A 43-year-old woman was admitted with a 2-mo history of abdominal pain and mass. Ultrasonography (US) and computerized tomography (CT) showed a cystic mass (Figure 1) in left upper abdomen. In laboratory studies, serum amylase level was elevated at 332 U/L (normal, 0-125 U/L). The preoperative diagnosis was pancreatic tumor and fine needle aspiration biopsy was not performed preoperatively. At laparotomy, a mass was found in the mesenteric border of the transverse colon attached to the colon and pancreas. A distal pancreatectomy was performed with resection of the cyst. On gross examination, the cyst was 6 cm in diameter and contained a serous fluid (Figure 2). Microscopically, the cyst was lined by ulcerated gastric mucosa, submucosa and muscular wall (Figure 3); pancreatic tissue was normal. The patient’s pain improved following surgical resection of the mass.
Figure 1 Ultrasonography demonstrating a cystic lesion.
Figure 2 Surgical specimen including distal pancreas and the cyst.
Figure 3 Histological section of the cyst wall.
A: Ectopic gastric mucosa with gastritis (HE, × 100); B: Ectopic gastric mucosa with ulceration (HE, × 25).
Duplications of the alimentary tract are characterized by attachment to at least one part of the tract, a layer of smooth muscle and epithelial lining resembling some part of the tract. These malformations are formed before differentiation of the lining epithelium, and therefore, are named depending on the associated part of the bowel and not according to the mucosal lining. Gastric mucosa, for example, is frequently observed in the wall of duplications, irrespective of their site of origin in the alimentary tract. The duplications are located on the mesenteric border of the associated native bowel, vary in size and shape (cystic or tubular) and communicate or not with the lumen of the adjacent bowel; the duplication of cystic type usually does not communicate with the lumen of the adjacent bowel and contains serous fluid. In the present case, the duplication was cystic and there was no communication with lumen of the colon.
The diagnosis of intestinal duplication may be difficult and usually is not made preoperatively. The patient may remain asymptomatic or present with a variety of nonspecific signs and symptoms. Similar to our case, these signs and symptoms usually include abdominal mass and pain, often confusing colonic duplication with other diagnoses. Intestinal obstruction, bleeding and malignant transformation are all recognized complications. Ulceration, perforation and peritonitis may also occur in cases with ectopic gastric mucosa, which is probably the cause of ulceration in our case. In addition, various urogenital and vertebral malformations have been reported but, in the present report, no associated congenital abnormality was observed.
In our case, elevated serum amylase, probably owing to compression of the pancreatic duct, associated with the findings of US and CT were suggestive of pancreatic cyst, but some image findings may be helpful in establishing preoperative diagnosis of intestinal duplication. On US, the duplication is characterized by “gut signature” which refers to the hiperechoic inner layer produced by the mucosa surrounded by a hypoechoic outer layer caused by smooth muscle.

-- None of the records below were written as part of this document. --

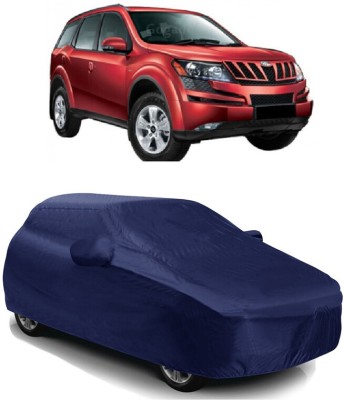 SUGASHRI Car Cover For Mahindra XUV500 W8 AWD (With Mirror Pockets)(Blue)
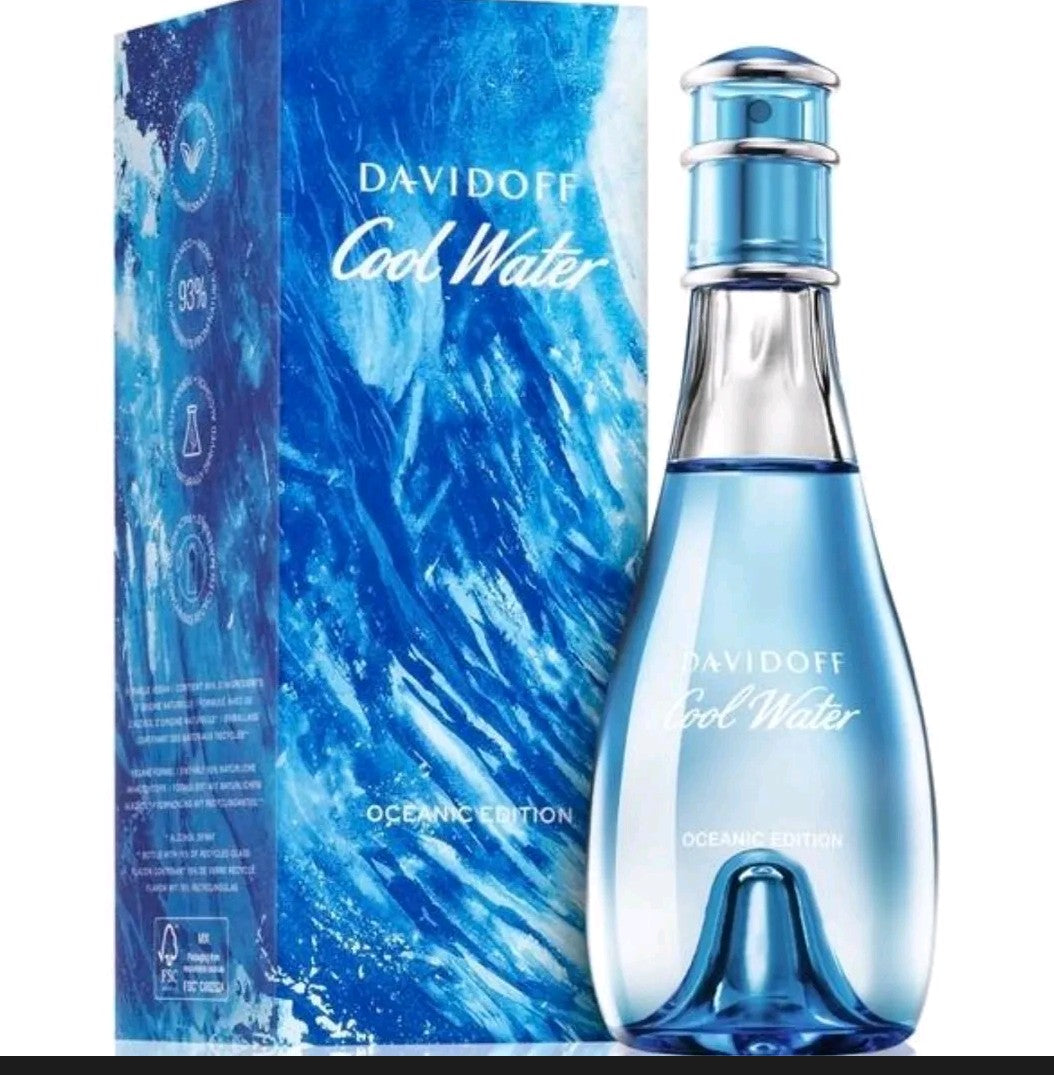 Davidoff🌊 (Cool Water)🌊 Oceanic edition 100ml 3.3oz Ladies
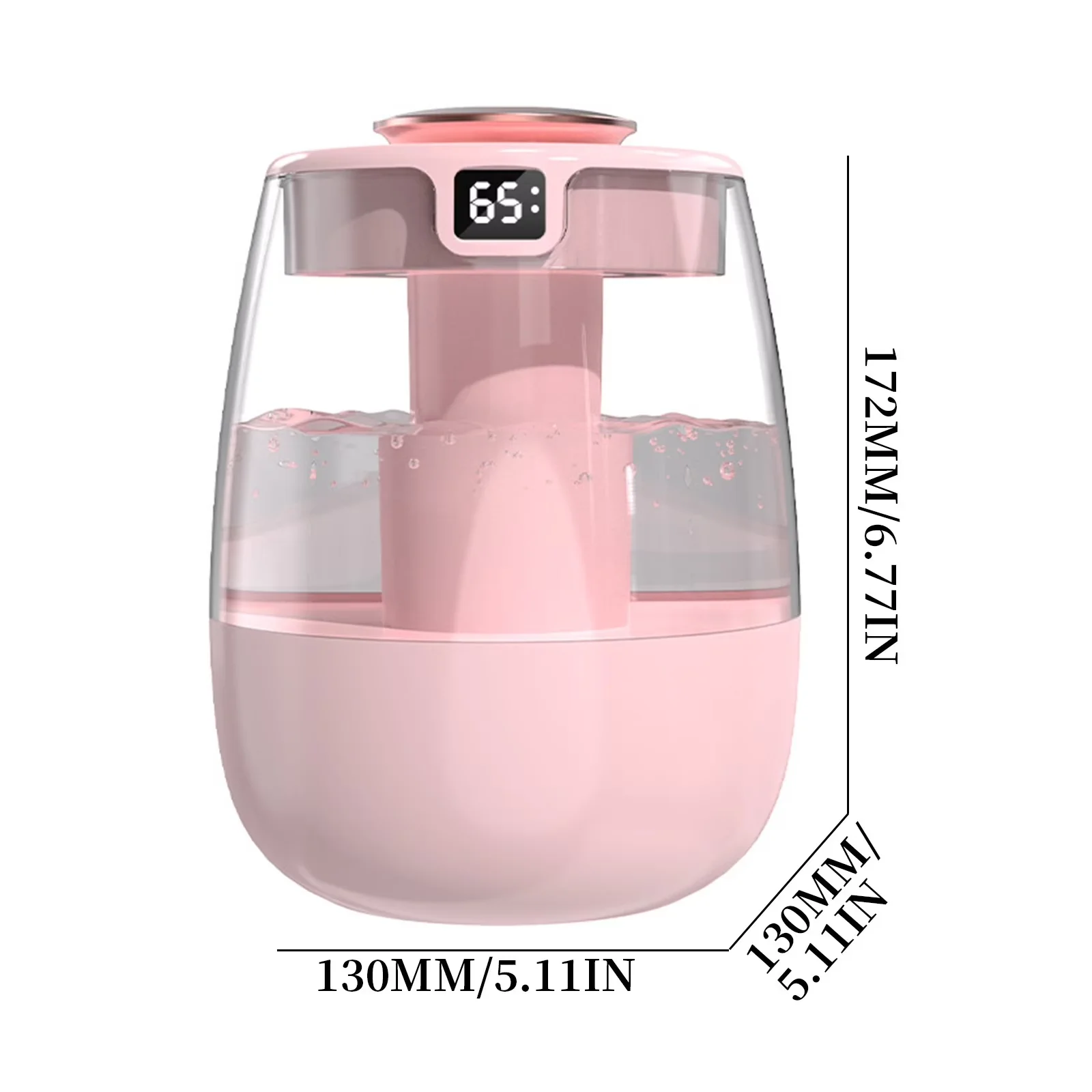 Humidifier Versatile with Oil Diffuser, Humidifiers - Pink - Easy to Use Model 5345B1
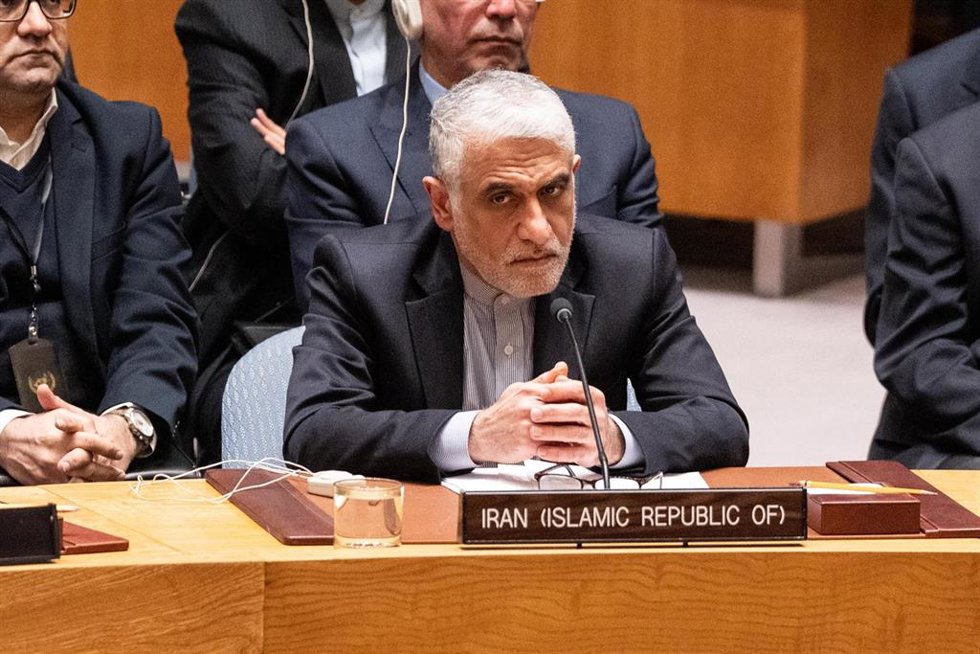 El representante permanente de Irán ante Naciones Unidas, Amir Saeid Iravani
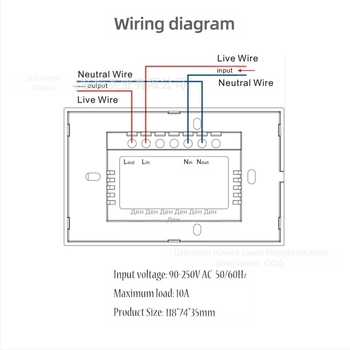 Инфрачервен сензорен превключвател с жестово управление, за интериорна декорация, 100–277V AC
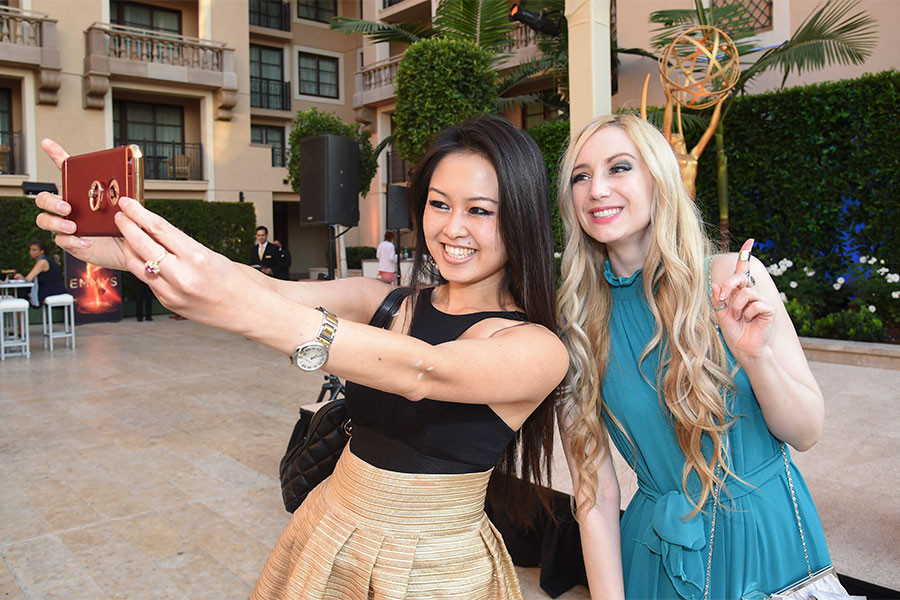Ting Ho and Agnes Garbowska at the Executive Peer Group celebration at the Montage Beverly Hills, August 23, 2016.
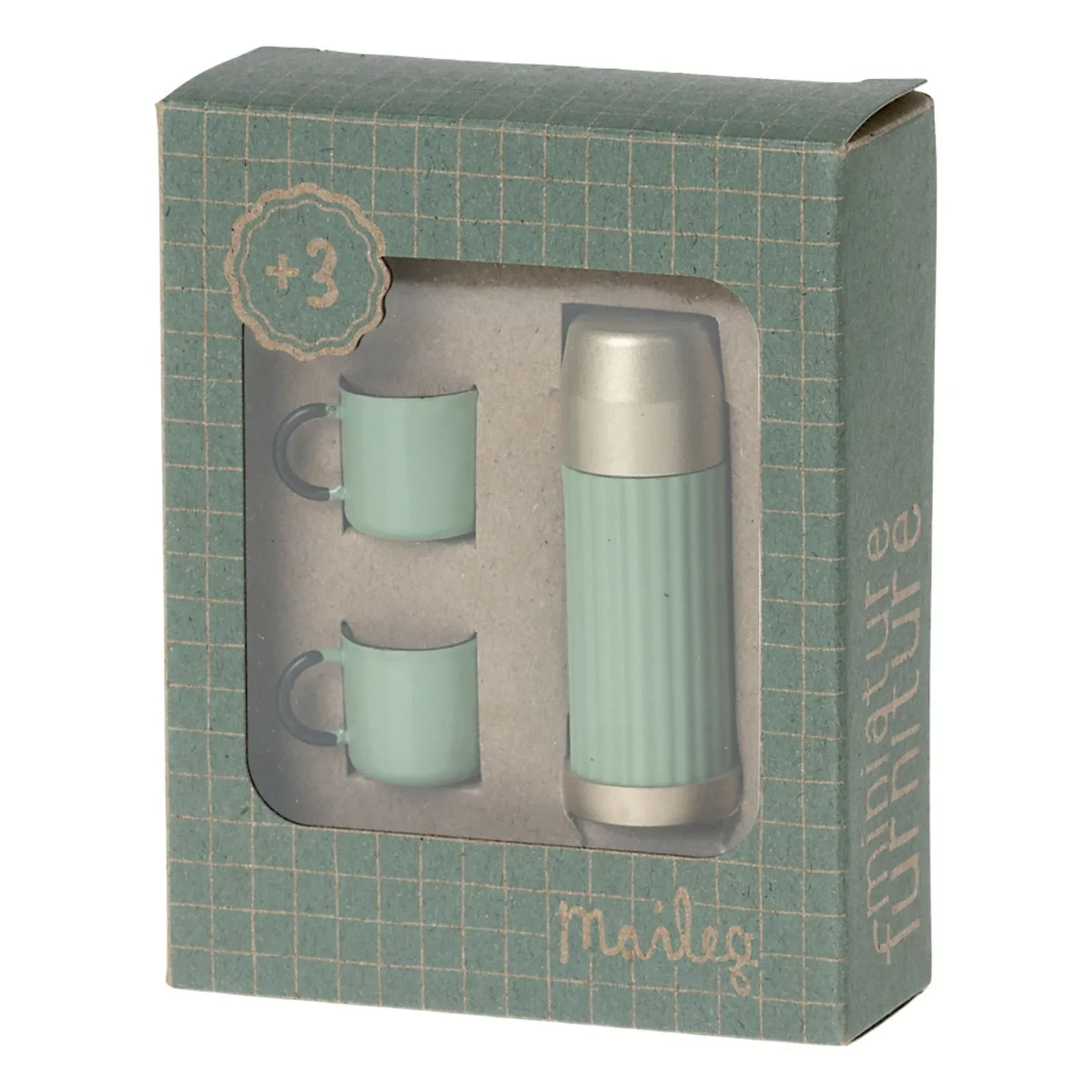 Maileg - Thermos Bottle and Cups | Mint Green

Peristalsis of the cyst wall has also been noted on ultrasound scan. Contrast barium enema may show communication between the duplication and the normal bowel, with opacification of the two colons; the communication between the duplication cyst and main pancreatic duct may be seen by endoscopic retrograde cholangiopancreatography. Besides this, technetium scan may demonstrate ectopic gastric mucosa in duplication.
Previous reports[15–17] have described gastrointestinal duplications mimicking pancreatic tumor. Among them, a case of transverse colon duplication in a child, like in our case, was not suspected before surgery. The differential diagnosis includes in these cases, all neoplastic and non-neoplastic cystic lesions of the pancreas as intraductal papillary-mucinous neoplasm and pseudocyst.
The recommended treatment for duplication is complete resection. Sometimes resection of normal intestine must accompany removal of the lesion because of the intimate attachment of the common wall or because isolated resection would compromise blood flow to the adjacent intestine segment. Generally, duplications of the cystic type are easily removed from their attachments to the surrounding tissues. During surgery, diagnosis may be made based on the frozen sections examination of the wall of the duplication but, in our case, it was not performed.
On histopathological examination, ectopic gastric mucosa showed chronic inflammation, lymphoid follicles and ulceration but no H pylori was identified in haematoxilin-eosin and Warthin-Starry silver stains. Previous reports about the role of H pylori in complications of the ectopic gastric mucosa in intestinal duplication were not found. But in most cases of ectopic gastric mucosa in Meckel’s Diverticulum, H pylori also is not identified and seems that its presence is not essential to induce “heterotopic gastritis” and its complications[23–25]. In our case, the endoscopic examination was normal, and gastric biopsy was not performed.
In conclusion, we reported a case of cystic colonic duplication in an adult and illustrated the difficulties in making this rare diagnosis that should be considered in differential diagnosis of abdominal mass.